/rcd

Root Cause Discovery: Root Cause Analysis of Failures in Microservices through Causal Discovery

Primary LanguagePythonMIT LicenseMIT

Introduction

Source code for Root Cause Analysis of Failures in Microservices through Causal Discovery.

Setup

The following insutrctions assume that you are running Ubuntu-20.04.

Install python env

sudo apt update
sudo apt install -y build-essential \
                    python-dev \
                    python3-venv \
                    python3-pip \
                    libxml2 \
                    libxml2-dev \
                    zlib1g-dev \
                    python3-tk \
                    graphviz

cd ~
python3 -m venv env
source env/bin/activate
python3 -m pip install --upgrade pip

Install dependencies

git clone https://github.com/azamikram/rcd.git
cd rcd
pip install -r requirements.txt

Link modifed files

To implement RCD, we modified some code from pyAgrum and causal-learn.
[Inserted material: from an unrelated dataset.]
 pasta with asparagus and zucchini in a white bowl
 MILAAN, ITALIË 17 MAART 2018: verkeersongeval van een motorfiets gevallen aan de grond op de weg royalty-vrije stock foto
Some of these changes expose some internal information for reporting results (for example number of CI tests while executing PC) or modify the existing behaviour (local_skeleton_discovery in SekeletonDiscovery.py implements the localized approach for RCD). A few of these changes also fix some minor bugs.

Assuming the rcd repository was cloned at home, execute the following;

ln -fs ~/rcd/pyAgrum/lib/image.py ~/env/lib/python3.8/site-packages/pyAgrum/lib/
ln -fs ~/rcd/causallearn/search/ConstraintBased/FCI.py ~/env/lib/python3.8/site-packages/causallearn/search/ConstraintBased/
ln -fs ~/rcd/causallearn/utils/Fas.py ~/env/lib/python3.8/site-packages/causallearn/utils/
ln -fs ~/rcd/causallearn/utils/PCUtils/SkeletonDiscovery.py ~/env/lib/python3.8/site-packages/causallearn/utils/PCUtils/
ln -fs ~/rcd/causallearn/graph/GraphClass.py ~/env/lib/python3.8/site-packages/causallearn/graph/

Using RCD

Generate Synthetic Data

./gen_data.py

Executing RCD with Synthetic Data

./rcd.py --path [PATH_TO_DATA] --local --k 3

--local options enables the localized RCD while --k estimates the top-k root causes.

Running RCD with varying number of nodes

./compare.py

./plot_exp.py exp_results/[TIMESTAMP]